First of all I would like to say that I am not a student trying to get his homework solved. Rather I am a software developer trying to implement a game that has a probabilistic side... In case it makes any difference .

The abstraction of the problem is pretty simple and hope someone more seasoned in statistics can point me in the right direction:

**Imagine an urn with N balls, of which B balls are white and N-B are black. I draw M balls out of the urn with replacement, however, every time I get a white ball i paint it black (or replace the white ball with a black one). I want to express the probability that I have exactly X white balls remaining in the urn (obviously 0 <= X <= B) after the M trials.**

If it makes any difference B is small (<100), N is very large (N>10^5) and M/N is in (0, 1). So limits could be applied if needed..

After a bit of wiki reading the problem seems very close to a Hypergeometric distribution but in my case the probabilities of drawing a white/black balls does not change in the same way.

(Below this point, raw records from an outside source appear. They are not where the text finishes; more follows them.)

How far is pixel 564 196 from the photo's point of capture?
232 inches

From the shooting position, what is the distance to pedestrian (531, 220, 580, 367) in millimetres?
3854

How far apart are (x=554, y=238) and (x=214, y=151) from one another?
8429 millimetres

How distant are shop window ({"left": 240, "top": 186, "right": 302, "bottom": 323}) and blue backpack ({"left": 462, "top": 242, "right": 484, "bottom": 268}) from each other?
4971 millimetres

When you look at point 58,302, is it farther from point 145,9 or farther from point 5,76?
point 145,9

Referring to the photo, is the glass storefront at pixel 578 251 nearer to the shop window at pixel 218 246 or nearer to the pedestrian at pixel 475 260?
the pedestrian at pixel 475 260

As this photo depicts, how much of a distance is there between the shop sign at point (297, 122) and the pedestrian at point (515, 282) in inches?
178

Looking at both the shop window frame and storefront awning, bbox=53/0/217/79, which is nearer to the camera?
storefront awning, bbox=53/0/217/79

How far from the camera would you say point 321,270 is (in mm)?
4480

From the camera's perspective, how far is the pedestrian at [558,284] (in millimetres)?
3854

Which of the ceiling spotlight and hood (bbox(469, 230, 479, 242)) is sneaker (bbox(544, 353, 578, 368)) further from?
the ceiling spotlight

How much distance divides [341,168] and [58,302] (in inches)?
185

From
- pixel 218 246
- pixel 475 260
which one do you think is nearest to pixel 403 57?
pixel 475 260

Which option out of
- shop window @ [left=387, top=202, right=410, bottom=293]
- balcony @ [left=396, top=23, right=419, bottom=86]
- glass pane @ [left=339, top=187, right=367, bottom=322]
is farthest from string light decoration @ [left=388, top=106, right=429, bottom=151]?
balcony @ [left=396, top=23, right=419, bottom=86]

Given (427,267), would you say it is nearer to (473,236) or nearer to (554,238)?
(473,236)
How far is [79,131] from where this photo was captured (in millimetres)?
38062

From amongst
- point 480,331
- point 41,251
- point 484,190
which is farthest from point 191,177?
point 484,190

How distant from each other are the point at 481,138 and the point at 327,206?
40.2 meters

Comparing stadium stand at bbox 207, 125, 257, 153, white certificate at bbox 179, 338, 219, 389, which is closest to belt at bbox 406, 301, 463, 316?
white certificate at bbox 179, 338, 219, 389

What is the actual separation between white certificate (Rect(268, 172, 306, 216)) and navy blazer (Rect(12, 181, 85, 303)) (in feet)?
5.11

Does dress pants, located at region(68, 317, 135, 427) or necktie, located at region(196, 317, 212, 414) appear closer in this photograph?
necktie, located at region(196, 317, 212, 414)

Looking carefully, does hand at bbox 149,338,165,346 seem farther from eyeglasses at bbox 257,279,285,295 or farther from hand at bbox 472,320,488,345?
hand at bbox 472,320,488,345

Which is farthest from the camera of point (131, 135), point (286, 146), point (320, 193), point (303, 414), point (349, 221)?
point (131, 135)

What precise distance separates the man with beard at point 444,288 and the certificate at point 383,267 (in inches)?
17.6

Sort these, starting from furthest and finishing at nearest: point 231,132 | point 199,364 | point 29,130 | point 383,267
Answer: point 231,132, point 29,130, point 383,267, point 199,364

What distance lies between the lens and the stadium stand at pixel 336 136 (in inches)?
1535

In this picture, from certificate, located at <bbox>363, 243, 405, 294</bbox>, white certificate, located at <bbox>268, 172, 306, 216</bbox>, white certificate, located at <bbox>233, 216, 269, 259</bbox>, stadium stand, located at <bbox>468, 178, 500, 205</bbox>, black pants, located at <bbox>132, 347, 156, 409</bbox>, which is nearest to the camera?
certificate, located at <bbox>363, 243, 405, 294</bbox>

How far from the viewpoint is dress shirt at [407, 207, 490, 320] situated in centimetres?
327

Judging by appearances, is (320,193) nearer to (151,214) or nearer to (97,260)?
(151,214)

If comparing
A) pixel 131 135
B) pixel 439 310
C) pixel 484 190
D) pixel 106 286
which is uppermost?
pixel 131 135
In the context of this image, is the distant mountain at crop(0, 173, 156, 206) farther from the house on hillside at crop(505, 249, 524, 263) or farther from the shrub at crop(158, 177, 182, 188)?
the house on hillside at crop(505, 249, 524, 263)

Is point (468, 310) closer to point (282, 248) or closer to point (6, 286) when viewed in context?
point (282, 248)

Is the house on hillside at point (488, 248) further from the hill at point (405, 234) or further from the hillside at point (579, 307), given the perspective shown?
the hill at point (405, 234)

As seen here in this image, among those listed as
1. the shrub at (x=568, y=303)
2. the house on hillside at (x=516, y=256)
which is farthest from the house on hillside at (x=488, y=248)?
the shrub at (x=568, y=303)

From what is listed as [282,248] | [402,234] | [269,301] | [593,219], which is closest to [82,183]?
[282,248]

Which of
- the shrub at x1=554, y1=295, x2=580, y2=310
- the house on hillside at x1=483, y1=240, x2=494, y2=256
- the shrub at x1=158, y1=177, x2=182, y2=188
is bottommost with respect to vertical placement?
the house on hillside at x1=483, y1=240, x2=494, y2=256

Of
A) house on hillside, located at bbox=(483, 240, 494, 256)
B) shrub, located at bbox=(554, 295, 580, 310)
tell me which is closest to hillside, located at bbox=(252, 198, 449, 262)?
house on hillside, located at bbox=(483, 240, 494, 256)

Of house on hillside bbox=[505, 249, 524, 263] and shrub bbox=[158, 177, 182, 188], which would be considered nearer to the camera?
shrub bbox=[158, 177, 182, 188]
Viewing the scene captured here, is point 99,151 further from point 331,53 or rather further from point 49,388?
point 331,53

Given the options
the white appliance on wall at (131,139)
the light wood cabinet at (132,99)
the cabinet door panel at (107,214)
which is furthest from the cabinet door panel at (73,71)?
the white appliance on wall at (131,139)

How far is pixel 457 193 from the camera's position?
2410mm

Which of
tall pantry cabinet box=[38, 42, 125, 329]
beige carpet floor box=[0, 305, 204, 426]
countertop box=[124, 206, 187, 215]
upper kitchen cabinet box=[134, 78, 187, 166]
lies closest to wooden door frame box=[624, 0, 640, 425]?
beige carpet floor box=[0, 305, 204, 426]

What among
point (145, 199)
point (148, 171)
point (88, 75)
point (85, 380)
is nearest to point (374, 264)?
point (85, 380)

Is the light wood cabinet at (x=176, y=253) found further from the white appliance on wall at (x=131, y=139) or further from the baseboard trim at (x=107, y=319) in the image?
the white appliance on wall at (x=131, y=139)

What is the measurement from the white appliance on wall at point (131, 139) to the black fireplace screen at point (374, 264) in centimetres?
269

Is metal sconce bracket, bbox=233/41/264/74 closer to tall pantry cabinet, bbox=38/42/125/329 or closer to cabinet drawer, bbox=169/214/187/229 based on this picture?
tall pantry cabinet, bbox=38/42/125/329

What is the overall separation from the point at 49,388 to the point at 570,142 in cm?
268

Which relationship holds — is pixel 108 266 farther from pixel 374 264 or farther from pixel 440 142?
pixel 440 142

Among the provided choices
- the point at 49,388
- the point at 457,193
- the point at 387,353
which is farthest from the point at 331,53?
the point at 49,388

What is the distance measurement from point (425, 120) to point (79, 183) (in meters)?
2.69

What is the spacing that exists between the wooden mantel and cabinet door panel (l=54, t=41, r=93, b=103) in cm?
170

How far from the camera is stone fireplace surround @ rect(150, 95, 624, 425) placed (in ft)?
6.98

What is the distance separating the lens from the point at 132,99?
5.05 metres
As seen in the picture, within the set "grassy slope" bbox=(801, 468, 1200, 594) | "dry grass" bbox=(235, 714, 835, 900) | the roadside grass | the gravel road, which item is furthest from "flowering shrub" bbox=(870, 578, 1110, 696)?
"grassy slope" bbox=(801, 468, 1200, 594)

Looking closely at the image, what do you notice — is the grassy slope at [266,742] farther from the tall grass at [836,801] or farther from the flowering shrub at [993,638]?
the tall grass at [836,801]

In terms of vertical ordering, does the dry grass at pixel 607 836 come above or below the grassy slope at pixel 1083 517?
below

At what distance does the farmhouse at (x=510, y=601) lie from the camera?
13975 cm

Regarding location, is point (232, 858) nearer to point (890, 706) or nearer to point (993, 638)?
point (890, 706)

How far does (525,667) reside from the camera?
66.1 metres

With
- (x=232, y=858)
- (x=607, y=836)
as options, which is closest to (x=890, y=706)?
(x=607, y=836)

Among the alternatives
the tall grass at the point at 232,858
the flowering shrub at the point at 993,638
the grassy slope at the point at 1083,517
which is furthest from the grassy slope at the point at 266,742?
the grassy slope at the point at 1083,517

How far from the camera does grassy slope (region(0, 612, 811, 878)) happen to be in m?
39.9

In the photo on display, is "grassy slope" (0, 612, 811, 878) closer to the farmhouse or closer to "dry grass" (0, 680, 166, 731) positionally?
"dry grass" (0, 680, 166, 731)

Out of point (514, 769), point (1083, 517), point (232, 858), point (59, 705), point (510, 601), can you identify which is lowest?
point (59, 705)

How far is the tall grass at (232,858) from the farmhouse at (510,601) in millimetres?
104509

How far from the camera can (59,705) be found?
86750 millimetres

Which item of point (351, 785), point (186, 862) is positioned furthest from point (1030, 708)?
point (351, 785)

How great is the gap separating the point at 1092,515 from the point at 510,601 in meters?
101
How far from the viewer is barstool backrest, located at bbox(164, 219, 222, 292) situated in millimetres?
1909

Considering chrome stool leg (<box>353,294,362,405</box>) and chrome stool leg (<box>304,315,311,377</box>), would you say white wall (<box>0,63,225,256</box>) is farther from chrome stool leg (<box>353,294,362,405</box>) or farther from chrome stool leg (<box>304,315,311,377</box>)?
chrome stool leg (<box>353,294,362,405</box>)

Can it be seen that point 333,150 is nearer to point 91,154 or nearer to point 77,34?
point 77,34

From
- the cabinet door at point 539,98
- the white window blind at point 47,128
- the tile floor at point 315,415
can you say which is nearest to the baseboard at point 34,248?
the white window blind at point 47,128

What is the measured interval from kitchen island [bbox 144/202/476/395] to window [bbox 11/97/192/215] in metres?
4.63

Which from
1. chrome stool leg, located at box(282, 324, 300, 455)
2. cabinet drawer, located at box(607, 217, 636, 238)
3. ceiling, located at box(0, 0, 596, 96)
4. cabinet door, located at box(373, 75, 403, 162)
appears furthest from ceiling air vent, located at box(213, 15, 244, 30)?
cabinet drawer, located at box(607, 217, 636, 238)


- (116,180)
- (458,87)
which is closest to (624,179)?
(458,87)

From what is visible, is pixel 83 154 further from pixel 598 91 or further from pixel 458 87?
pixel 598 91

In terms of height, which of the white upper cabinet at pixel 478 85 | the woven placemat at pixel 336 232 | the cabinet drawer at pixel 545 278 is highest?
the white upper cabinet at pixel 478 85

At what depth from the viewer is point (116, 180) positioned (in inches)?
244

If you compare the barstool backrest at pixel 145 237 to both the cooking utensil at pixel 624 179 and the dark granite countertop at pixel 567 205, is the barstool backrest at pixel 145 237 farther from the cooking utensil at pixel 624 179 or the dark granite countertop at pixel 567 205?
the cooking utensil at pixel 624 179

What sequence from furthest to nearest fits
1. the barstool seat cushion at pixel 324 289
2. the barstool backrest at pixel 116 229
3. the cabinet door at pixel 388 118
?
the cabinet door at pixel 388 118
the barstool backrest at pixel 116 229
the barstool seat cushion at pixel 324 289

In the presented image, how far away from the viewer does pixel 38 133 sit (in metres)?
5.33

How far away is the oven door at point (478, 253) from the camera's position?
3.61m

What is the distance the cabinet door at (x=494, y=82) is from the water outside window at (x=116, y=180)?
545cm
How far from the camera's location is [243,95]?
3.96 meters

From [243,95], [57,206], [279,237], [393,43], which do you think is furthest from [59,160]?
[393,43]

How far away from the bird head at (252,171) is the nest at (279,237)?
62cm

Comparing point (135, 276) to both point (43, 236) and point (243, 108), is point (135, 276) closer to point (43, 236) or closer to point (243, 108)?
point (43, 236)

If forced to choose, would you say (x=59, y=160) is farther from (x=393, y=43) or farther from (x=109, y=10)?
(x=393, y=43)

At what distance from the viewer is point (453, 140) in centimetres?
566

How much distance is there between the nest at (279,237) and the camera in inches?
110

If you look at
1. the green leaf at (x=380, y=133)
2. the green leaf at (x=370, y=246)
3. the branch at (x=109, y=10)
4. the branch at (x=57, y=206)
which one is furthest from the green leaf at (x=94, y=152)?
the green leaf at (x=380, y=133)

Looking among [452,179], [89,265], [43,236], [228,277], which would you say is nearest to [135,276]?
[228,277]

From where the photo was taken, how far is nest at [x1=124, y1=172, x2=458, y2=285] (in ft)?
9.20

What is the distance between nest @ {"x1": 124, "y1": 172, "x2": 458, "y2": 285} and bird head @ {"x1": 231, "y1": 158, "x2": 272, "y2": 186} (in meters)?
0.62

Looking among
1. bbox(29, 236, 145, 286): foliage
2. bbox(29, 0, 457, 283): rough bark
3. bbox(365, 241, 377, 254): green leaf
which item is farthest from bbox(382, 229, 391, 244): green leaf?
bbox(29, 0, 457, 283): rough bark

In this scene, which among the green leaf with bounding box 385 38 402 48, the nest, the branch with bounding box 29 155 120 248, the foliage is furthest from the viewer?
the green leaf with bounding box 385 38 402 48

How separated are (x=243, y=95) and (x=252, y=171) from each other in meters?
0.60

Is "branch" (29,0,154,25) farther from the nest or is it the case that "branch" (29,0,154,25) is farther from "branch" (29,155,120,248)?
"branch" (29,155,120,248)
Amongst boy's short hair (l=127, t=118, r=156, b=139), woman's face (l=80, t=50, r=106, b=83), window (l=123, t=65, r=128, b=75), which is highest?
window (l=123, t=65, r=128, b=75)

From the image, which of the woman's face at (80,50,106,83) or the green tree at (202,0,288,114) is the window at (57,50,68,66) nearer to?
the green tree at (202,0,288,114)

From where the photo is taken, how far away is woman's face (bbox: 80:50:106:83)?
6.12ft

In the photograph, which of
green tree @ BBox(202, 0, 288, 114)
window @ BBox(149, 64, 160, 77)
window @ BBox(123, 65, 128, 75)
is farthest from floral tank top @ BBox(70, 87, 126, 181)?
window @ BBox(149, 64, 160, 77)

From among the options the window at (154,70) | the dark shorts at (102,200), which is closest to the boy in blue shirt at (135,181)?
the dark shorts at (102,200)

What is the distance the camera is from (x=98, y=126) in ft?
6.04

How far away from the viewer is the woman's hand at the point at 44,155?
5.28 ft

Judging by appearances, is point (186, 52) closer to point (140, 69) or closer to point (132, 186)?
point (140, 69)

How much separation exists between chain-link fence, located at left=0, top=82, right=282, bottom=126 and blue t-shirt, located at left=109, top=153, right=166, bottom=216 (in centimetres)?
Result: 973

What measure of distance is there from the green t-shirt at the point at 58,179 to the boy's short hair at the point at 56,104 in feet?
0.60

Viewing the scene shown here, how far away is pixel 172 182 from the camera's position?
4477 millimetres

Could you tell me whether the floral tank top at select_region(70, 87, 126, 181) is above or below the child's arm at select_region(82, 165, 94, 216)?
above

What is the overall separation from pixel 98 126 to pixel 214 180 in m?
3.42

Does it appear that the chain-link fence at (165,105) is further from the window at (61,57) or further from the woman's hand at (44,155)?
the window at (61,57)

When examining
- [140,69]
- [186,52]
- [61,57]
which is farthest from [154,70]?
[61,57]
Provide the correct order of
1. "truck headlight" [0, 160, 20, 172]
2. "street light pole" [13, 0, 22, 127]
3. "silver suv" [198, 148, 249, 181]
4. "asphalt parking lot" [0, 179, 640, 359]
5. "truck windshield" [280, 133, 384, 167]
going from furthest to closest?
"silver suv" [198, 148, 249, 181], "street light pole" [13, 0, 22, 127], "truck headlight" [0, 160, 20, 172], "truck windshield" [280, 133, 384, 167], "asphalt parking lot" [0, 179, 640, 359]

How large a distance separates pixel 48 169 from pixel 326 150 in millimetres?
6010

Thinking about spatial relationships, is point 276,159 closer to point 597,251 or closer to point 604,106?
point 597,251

In my case the probability for drawing white ball goes: B/N -> (B-1)/N -> ... -> 1/N -> 0 when drawing a white ball, and remains constant when drawing a black one. In the example of the hypergeometric distribution B/N -> (B-1)/(N-1) -> ... -> 0/(N-B) if I draw white and B/N -> B/(N-1) -> ... -> B/(N-M) if i draw black. But experimentally I see the probability distribution I'm looking for has a shape similar to a hypergeometric probability distribution..

Remembering my high school days I could calculate the average number of balls as a function of M/N and verified this by simulation. Also through simulation I plotted the probability distribution, and created an empirical model that i use now. But it could be way cooler to have some sort of a algebraic formula.

I also tried expressing the problem as a bayesian network where i can compute probabilities faster than by simulating. It works quite well but does not give me an algebraic function...

Another approach I think is feasible is a ``brute" counting all possible draw sequences. Each ball can be consider a digit in base N and the sequence of M draws results in a number in base N with M digits => I have ~N^M possible draw sequences. Imagine also the digits given to the white balls are numbered 1 to B. The problem is that I can not count all the numbers between [1, N^M) that have any X digits in the set of the first B digits, but not any of the rest of the (B-X) digits. Do you think this is a better approach?

Needles to say, any advice is greatly appreciated.

Thank you,

Radu